In the epiphytes of Phalaenopsis, moisture is stored primarily in the leaves and photosynthesis-generating sugar primarily in the fleshy roots. In Phalaenopsis species with horizontal stems, such as P. hieroglyphica, the leaves are pendant and grow downward to drain rainwater away from the plant. The reproductive organ is the column, found between the two largest petals of Phalaenopsis orchids. The lip, connected to the flower by the column, aids in pollination. The lip in all Phalaenopsis orchids has three lobes, as depicted in a general orchid flower diagram (left). In the seminal work Fertilisation of Orchids, Charles Darwin detailed these and other observable characteristics of orchid specimens, including Phalaenopsis species, to determine biological mechanisms of species adaptation, survival and ecological relationships.

The leaf is oblong and leather-like, up to 12 in long and 2.5 in wide, tapering to the base, acute or obtuse at the tip. The inflorescence of Phalaenopsis ranges from arching to suberect, raceme or panicle, up to 13 in long and many-flowered, with ovate to hooded bracts up to 0.2 in long, appearing on the stem which emerges between the leaves. Flowers are star-shaped, up to 2 to 3.5 in, with transverse barring on the sepals and petals.

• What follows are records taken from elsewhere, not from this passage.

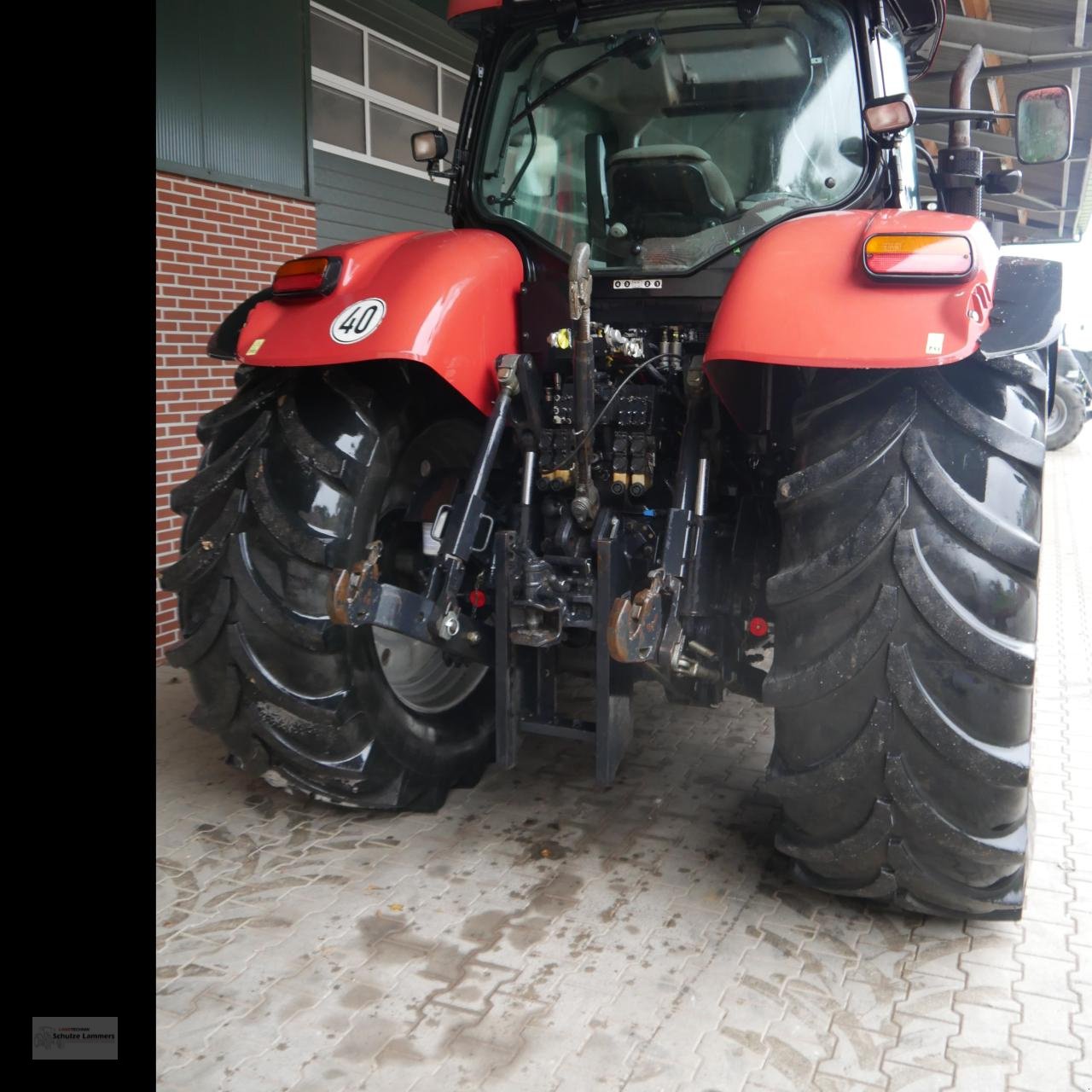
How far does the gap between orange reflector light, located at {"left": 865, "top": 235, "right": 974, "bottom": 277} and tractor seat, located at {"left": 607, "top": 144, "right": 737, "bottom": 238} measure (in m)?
0.74

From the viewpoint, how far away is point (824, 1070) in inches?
82.4

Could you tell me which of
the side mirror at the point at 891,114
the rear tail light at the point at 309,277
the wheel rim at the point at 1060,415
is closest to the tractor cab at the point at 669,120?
the side mirror at the point at 891,114

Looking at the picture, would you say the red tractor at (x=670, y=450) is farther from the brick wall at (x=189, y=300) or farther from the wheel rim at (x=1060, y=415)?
the wheel rim at (x=1060, y=415)

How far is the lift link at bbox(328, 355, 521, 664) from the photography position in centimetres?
253

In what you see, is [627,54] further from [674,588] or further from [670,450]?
[674,588]

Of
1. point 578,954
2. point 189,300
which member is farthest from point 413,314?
point 189,300

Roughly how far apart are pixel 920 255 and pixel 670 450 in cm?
90

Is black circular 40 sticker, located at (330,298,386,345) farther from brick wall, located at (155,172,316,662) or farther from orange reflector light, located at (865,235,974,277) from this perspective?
brick wall, located at (155,172,316,662)

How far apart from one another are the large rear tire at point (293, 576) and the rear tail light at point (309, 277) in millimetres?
216

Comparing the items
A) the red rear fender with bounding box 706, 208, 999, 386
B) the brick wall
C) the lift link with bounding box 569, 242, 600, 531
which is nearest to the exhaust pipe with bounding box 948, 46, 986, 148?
the red rear fender with bounding box 706, 208, 999, 386

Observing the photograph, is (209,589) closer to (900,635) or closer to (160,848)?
(160,848)

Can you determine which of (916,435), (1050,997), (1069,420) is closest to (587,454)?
(916,435)

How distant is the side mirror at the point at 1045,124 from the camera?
329cm
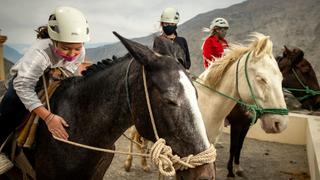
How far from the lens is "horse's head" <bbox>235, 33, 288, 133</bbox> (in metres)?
3.28

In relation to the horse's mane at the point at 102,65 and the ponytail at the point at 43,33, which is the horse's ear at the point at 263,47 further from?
the ponytail at the point at 43,33

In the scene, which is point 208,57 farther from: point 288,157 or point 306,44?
point 306,44

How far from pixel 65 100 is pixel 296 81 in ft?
14.7

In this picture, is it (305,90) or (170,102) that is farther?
(305,90)

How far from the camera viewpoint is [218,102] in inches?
145

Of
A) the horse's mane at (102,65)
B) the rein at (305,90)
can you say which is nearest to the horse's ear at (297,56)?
the rein at (305,90)

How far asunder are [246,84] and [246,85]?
12mm

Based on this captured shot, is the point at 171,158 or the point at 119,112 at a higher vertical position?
the point at 119,112

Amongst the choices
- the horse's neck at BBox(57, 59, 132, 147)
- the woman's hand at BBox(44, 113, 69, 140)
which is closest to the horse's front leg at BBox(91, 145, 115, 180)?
the horse's neck at BBox(57, 59, 132, 147)

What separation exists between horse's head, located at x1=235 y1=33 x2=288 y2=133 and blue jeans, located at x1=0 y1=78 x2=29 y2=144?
2.41m

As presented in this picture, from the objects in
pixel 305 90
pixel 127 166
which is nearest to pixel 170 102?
pixel 127 166

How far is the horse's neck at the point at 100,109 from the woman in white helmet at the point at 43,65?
110 mm

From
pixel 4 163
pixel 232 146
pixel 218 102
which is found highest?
pixel 4 163

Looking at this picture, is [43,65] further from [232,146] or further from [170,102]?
[232,146]
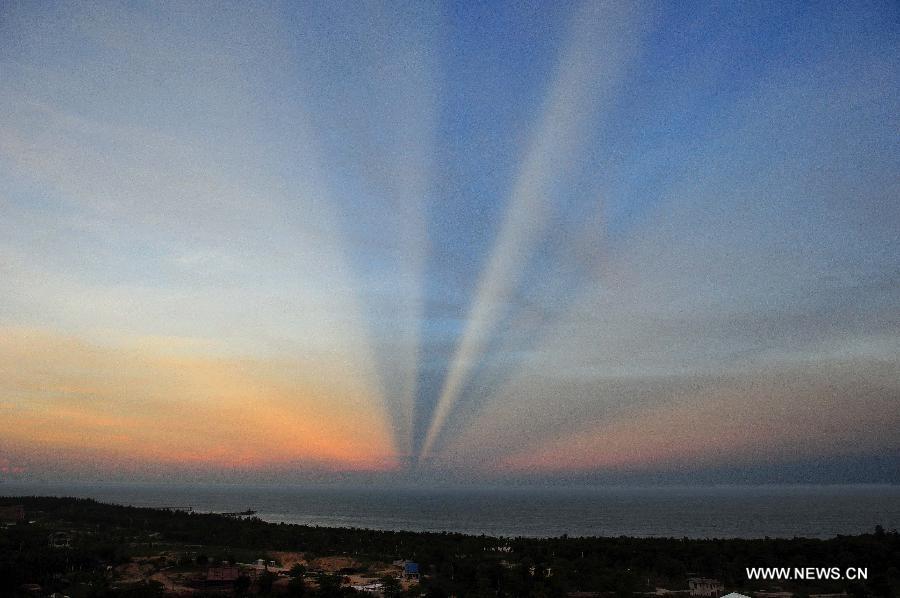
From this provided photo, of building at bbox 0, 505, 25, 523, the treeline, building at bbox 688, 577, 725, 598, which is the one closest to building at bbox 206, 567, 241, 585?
the treeline

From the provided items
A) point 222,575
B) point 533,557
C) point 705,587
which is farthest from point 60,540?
point 705,587

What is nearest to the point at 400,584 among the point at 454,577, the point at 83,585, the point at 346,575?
the point at 454,577

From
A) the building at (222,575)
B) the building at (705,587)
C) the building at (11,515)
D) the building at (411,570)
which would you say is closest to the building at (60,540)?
the building at (222,575)

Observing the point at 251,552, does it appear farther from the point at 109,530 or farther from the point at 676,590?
the point at 676,590

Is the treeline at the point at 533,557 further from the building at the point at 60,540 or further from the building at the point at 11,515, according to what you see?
the building at the point at 11,515

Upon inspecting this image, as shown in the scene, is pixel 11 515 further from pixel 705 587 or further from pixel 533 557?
pixel 705 587

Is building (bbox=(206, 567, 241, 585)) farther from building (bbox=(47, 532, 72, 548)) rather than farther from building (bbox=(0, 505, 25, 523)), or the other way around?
building (bbox=(0, 505, 25, 523))
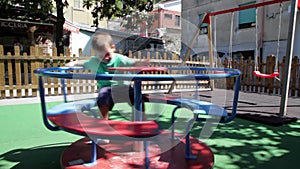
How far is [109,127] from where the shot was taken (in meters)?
1.61

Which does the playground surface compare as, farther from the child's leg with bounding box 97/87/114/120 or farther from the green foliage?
the green foliage

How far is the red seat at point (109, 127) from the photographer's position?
149 cm

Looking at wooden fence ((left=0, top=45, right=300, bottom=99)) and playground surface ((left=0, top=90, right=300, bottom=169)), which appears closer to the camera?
playground surface ((left=0, top=90, right=300, bottom=169))

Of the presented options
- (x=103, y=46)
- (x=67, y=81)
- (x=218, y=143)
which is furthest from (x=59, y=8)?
(x=218, y=143)

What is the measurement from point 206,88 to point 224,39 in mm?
7124

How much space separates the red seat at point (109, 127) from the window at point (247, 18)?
12996mm

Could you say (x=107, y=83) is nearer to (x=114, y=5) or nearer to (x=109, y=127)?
(x=109, y=127)

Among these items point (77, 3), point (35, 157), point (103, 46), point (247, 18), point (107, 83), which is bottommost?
point (35, 157)

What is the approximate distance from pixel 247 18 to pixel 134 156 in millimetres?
13001

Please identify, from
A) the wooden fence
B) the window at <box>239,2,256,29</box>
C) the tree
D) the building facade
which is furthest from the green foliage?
the window at <box>239,2,256,29</box>

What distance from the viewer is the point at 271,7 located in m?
11.7

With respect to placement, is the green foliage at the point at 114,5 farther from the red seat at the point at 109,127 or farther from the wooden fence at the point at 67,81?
the red seat at the point at 109,127

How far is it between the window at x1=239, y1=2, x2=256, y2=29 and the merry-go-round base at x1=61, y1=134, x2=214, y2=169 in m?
12.2

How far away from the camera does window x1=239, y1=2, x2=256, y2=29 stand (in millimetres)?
12688
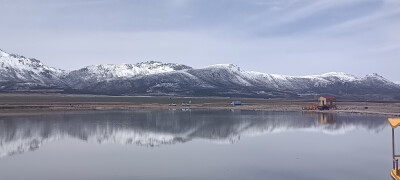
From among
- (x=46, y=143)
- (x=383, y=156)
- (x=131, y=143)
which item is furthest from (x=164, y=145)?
(x=383, y=156)

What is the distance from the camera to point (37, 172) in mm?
25891

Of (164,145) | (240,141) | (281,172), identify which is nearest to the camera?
(281,172)

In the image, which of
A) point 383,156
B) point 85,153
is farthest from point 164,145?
point 383,156

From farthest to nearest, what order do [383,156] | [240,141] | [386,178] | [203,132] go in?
1. [203,132]
2. [240,141]
3. [383,156]
4. [386,178]

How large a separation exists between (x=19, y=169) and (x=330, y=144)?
2789cm

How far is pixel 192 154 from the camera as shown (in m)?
33.6

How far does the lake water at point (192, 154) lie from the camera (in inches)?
1012

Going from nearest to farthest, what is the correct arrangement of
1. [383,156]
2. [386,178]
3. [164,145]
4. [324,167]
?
[386,178]
[324,167]
[383,156]
[164,145]

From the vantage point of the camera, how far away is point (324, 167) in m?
27.9

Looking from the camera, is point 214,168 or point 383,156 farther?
point 383,156

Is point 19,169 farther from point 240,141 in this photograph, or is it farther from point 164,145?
point 240,141

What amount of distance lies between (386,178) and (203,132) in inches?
1161

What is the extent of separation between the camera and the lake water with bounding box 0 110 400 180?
2570 centimetres

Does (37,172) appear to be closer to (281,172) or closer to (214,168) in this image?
(214,168)
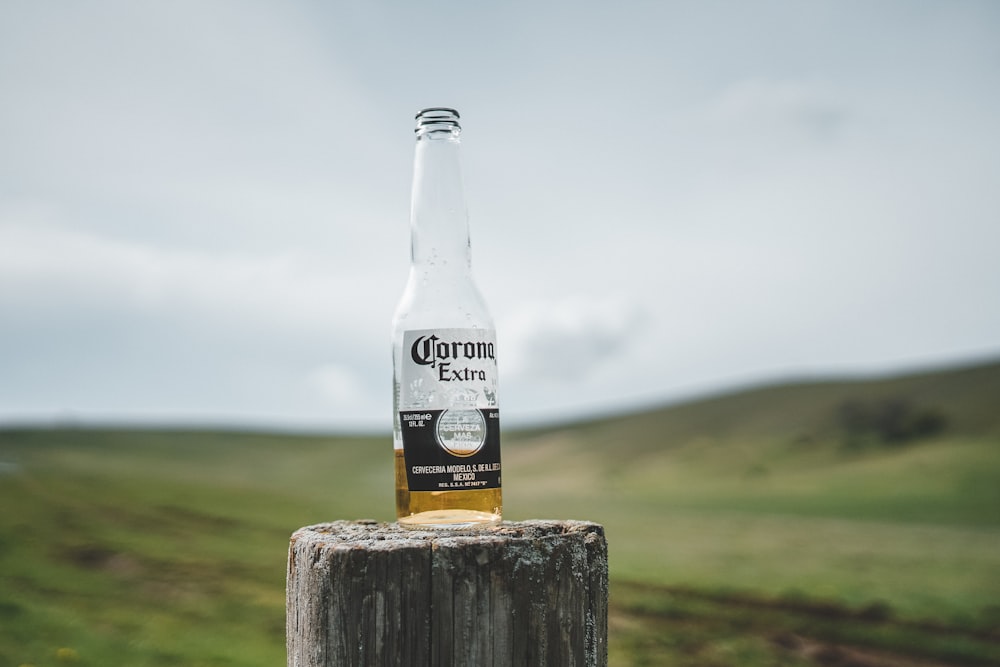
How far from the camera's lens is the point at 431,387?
9.77 ft

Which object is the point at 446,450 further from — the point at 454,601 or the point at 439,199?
the point at 439,199

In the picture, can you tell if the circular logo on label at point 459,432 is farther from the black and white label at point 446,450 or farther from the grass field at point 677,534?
the grass field at point 677,534

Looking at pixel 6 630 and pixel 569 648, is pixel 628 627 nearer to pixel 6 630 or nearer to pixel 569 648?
pixel 6 630

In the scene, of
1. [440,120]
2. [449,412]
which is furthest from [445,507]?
[440,120]

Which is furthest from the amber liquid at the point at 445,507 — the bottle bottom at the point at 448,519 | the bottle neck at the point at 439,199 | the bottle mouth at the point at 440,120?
the bottle mouth at the point at 440,120

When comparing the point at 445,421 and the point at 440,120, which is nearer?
the point at 445,421

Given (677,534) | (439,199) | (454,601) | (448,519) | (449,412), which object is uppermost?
(439,199)

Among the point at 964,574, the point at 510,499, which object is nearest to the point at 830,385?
the point at 510,499

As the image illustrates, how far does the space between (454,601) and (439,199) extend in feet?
5.02

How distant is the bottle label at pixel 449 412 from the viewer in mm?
2943

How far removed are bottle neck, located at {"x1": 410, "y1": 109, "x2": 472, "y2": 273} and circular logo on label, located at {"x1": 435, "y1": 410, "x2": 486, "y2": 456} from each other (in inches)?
27.6

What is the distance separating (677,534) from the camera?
17.4 meters

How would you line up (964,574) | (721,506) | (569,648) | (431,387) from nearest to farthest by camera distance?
(569,648), (431,387), (964,574), (721,506)

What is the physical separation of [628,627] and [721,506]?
11.8 meters
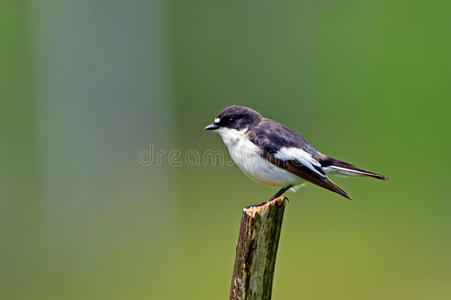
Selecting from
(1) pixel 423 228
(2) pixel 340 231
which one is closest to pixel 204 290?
(2) pixel 340 231

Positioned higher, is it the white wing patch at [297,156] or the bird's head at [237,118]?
the bird's head at [237,118]

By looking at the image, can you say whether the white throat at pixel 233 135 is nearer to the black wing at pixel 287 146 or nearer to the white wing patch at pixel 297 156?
the black wing at pixel 287 146

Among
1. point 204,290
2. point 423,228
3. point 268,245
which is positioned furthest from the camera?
point 423,228

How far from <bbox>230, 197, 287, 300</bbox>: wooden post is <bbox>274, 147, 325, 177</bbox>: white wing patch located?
976 millimetres

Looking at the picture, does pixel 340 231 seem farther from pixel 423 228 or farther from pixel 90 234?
pixel 90 234

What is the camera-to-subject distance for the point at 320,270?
9.55 m

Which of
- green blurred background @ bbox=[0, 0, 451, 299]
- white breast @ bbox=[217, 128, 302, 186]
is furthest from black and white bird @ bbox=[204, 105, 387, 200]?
green blurred background @ bbox=[0, 0, 451, 299]

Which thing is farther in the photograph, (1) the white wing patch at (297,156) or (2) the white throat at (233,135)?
(2) the white throat at (233,135)

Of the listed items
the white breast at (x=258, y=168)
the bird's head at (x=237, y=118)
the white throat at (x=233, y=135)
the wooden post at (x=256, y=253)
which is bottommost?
the wooden post at (x=256, y=253)

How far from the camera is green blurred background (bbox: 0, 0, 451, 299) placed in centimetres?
987

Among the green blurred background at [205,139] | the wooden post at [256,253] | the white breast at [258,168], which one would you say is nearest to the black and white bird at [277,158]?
the white breast at [258,168]

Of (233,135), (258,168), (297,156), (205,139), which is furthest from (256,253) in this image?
(205,139)

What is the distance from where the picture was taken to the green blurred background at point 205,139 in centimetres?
987

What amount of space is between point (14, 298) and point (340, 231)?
256 inches
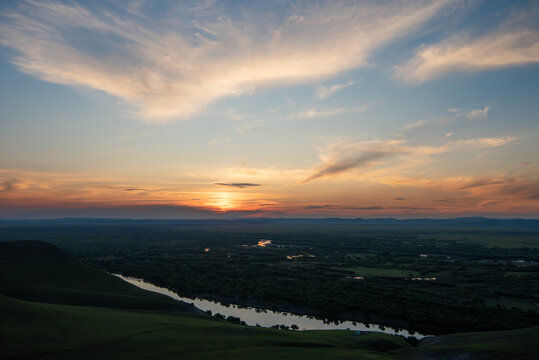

The Labellum or Lip is three-lobed, up to 1 in long and 0.75 in wide, with lateral lobes being cleft and oblong, the intermediate or mid-lobe being oblanceolate to obtuse with a raised central ridge covered with trichomes. The dorsal sepal is elliptic, inward-sloping, up to 1.5 in long and 0.69 in wide; the lateral sepal is obliquely oblong to elliptic and tapering, channeled along the midvein, up to 1.6 in long and less than 0.75 in wide.

Petals are ovate to elliptic, wedge-shaped, up to 1.3 in long and 0.6 in wide. The column is cylindrical and slightly arching, up to 0.5 in long, and the pedicel and ovary are both up to 0.75 inch long.